La gouvernance des données : un enjeu de transparence
Enfin, le quatrième virage concerne la gouvernance des données. La cible des contentieux n'est plus seulement la rémunération, mais aussi le retrait des données, la transparence et la remise en cause des chaînes d'approvisionnement. L'action engagée en France contre Meta par des organisations d'auteurs et d'éditeurs montre la voie : au-delà de la réparation financière, les demandeurs exigent le retrait complet des répertoires de données constitués sans autorisation. Les débats ne portent plus uniquement sur la preuve de l'utilisation des œuvres, mais sur la gouvernance même des données : quelles sources sont utilisées ? Quels corpus sont exploités ? Quels droits sont réservés ? Comment exercer son droit d'opposition ? Comment purger les données illicites ?
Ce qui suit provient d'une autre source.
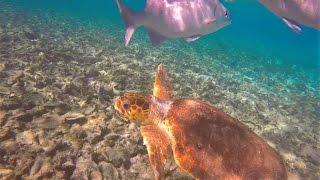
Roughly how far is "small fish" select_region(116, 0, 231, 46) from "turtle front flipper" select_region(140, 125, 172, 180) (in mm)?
2088

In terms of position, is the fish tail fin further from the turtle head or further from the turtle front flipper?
the turtle front flipper

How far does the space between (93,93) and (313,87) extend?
11.8 metres

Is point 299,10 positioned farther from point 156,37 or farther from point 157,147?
point 156,37

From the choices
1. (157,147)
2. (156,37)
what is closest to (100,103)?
(156,37)

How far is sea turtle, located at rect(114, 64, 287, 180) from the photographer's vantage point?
3.24 meters

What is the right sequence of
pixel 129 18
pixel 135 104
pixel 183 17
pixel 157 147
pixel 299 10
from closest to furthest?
pixel 157 147 < pixel 299 10 < pixel 135 104 < pixel 183 17 < pixel 129 18

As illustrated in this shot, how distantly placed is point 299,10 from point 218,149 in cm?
187

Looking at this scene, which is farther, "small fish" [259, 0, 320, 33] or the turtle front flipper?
"small fish" [259, 0, 320, 33]

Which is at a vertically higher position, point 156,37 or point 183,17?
point 183,17

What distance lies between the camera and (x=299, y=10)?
3.64 meters

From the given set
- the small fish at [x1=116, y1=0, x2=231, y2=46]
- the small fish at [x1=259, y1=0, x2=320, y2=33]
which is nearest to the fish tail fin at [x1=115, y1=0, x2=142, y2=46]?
the small fish at [x1=116, y1=0, x2=231, y2=46]

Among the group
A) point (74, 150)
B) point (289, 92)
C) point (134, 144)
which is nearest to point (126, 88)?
point (134, 144)

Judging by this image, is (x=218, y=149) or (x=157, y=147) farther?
(x=157, y=147)

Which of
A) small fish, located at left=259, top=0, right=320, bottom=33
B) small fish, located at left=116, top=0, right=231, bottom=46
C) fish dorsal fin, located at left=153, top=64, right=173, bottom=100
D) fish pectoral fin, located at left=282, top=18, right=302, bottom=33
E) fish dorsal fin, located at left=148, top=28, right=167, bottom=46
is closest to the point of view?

Conclusion : vers une vision élargie
La leçon politique de cet échec parlementaire est paradoxale. D'un côté, l'Assemblée a privé les créateurs et les médias d'un levier procédural potentiellement utile. De l'autre, cet échec nous oblige à élargir notre vision. La présomption d'usage ne suffit plus. Il est désormais crucial d'organiser la preuve des résultats produits par les modèles, de garantir la transparence des corpus et des chaînes d'approvisionnement, de permettre la purge des données illégalement collectées et de sanctionner la disparition des métadonnées et filigranes, ces traces essentielles de la provenance des œuvres. À un an d'échéances électorales, cette mise en œuvre devient urgente pour la presse d'information, un pilier de nos démocraties, comme l'a récemment rappelé la Cour de justice de l'Union européenne.
Philippe Schmitt est avocat à Paris.